Wie luidop durft zeggen dat in een democratie de macht bij het volk ligt krijgt snel een schaterlach als antwoord. We zijn politiek heel erg cynisch geworden, en we berusten nogal snel in ons machteloze lot. En we denken niet meer na over macht.

We zien daardoor niet de kansen die er wel degelijk zijn. Als een grote massa mensen achter een sociaaleconomisch programma kan geschaard worden dat een verbetering van onze samenleving en democratie, geen verslechtering voorstaat, dan heeft men een machtsmiddel in handen. Enkele procenten tijdens verkiezingen, en zelfs de vrees daarvoor, volstaan om de consensus van het politieke centrum te doorbreken en de hele zaak open te gooien. Bijna alle eerder vermelde nieuwe partijen hebben dat gedaan: ze kwamen uit het niets en stoomden meteen door naar politieke vertegenwoordiging, of zelfs naar de macht. Hun opkomst zorgde telkens voor verhevigde debatten over de thema’s die zij – niet de klassieke partijen – aanbrachten, en telkens had hun doortocht in de politieke een blijvende invloed tot gevolg.

We mogen het geloof in dat aspect van de politiek niet opgeven: dat wanneer we ontevreden zijn over de huidige leiders, we zelf nog altijd de middelen hebben om hen te beconcurreren. En dat ze op dat moment naar ons moeten luisteren en rekening met ons moeten houden, of ze dat leuk vinden of niet.

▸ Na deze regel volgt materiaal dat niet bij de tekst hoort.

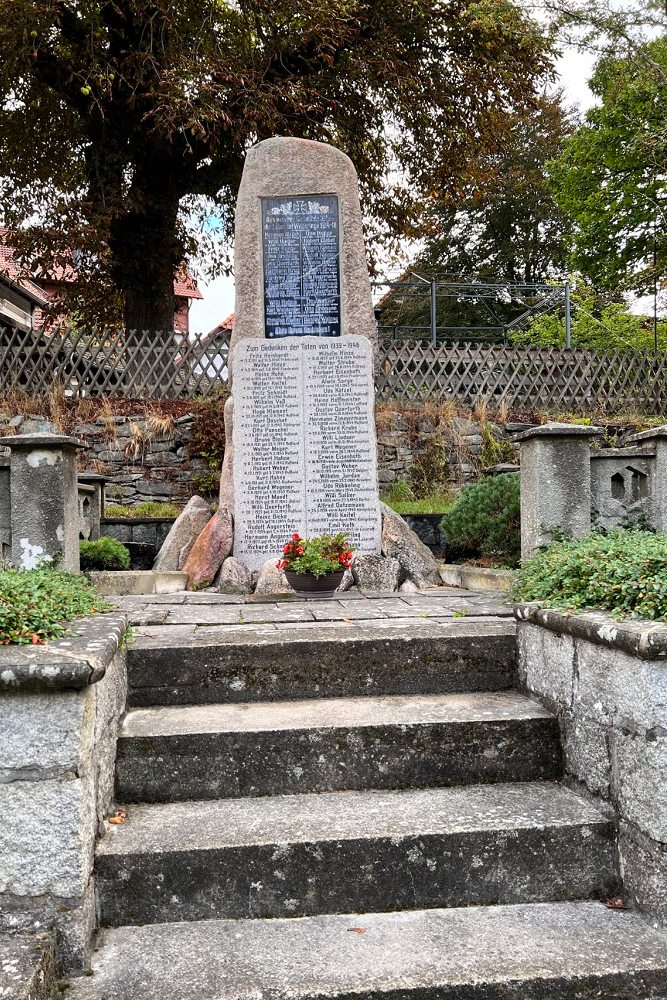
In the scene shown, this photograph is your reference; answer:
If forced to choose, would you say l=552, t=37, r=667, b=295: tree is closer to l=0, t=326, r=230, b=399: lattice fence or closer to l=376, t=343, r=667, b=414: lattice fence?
l=376, t=343, r=667, b=414: lattice fence

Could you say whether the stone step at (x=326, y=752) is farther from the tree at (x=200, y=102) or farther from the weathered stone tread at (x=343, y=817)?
the tree at (x=200, y=102)

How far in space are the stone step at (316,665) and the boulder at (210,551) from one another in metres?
2.82

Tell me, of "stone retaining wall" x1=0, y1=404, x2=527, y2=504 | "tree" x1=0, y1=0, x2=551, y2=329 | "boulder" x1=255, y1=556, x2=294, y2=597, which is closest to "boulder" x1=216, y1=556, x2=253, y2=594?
"boulder" x1=255, y1=556, x2=294, y2=597

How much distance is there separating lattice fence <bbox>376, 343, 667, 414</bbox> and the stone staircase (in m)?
9.47

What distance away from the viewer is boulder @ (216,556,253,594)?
6.04 metres

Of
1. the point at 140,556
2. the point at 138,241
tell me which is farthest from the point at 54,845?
the point at 138,241

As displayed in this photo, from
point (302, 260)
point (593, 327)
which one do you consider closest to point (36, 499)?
point (302, 260)

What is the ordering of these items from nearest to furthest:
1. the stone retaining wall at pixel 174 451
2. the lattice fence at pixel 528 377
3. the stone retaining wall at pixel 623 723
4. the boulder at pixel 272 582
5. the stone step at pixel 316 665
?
the stone retaining wall at pixel 623 723, the stone step at pixel 316 665, the boulder at pixel 272 582, the stone retaining wall at pixel 174 451, the lattice fence at pixel 528 377

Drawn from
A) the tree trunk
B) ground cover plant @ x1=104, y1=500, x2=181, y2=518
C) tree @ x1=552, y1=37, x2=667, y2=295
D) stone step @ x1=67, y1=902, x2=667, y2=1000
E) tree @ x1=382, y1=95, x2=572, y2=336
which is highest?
tree @ x1=382, y1=95, x2=572, y2=336

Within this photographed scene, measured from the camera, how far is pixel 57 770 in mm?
2205

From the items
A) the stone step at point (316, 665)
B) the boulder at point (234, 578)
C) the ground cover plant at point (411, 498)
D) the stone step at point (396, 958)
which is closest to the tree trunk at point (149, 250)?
the ground cover plant at point (411, 498)

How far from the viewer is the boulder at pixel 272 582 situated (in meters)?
5.72

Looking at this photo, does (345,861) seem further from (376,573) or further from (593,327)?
(593,327)

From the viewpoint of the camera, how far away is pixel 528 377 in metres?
12.8
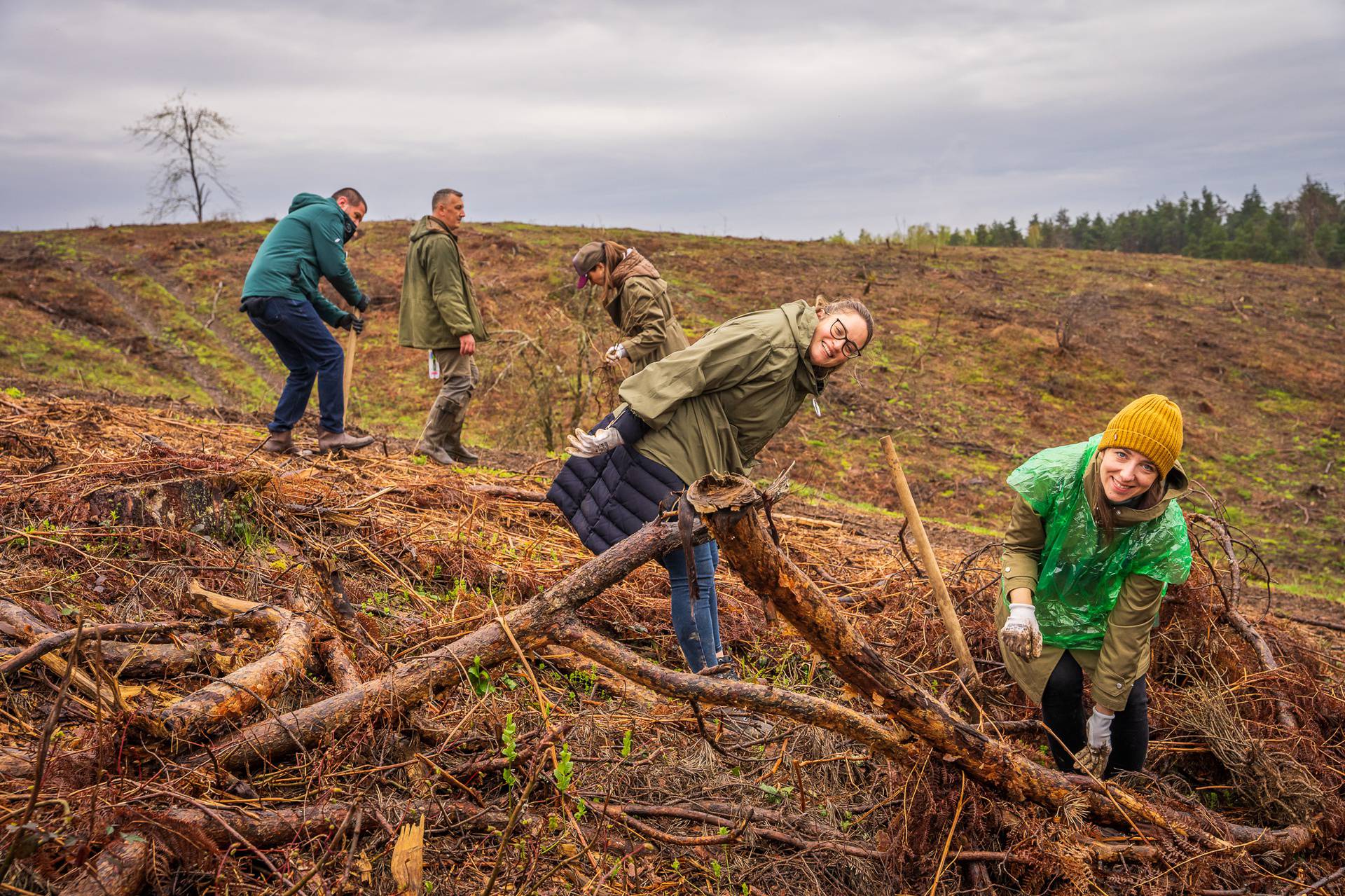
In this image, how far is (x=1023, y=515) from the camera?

Die machtsvraag is dan ook iets wat het hele maatschappelijke middenveld, vakbonden op kop, nu moet stellen. Wie verdedigt onze belangen? De partijen die dat doen zullen we steunen, degenen die dat niet doen zullen we bestrijden, want we hebben de machtsmiddelen waarmee we dat kunnen doen. Zoveel bloed heeft deze democratie nog altijd in de aders, spijts snel oprukkende vaatvernauwing.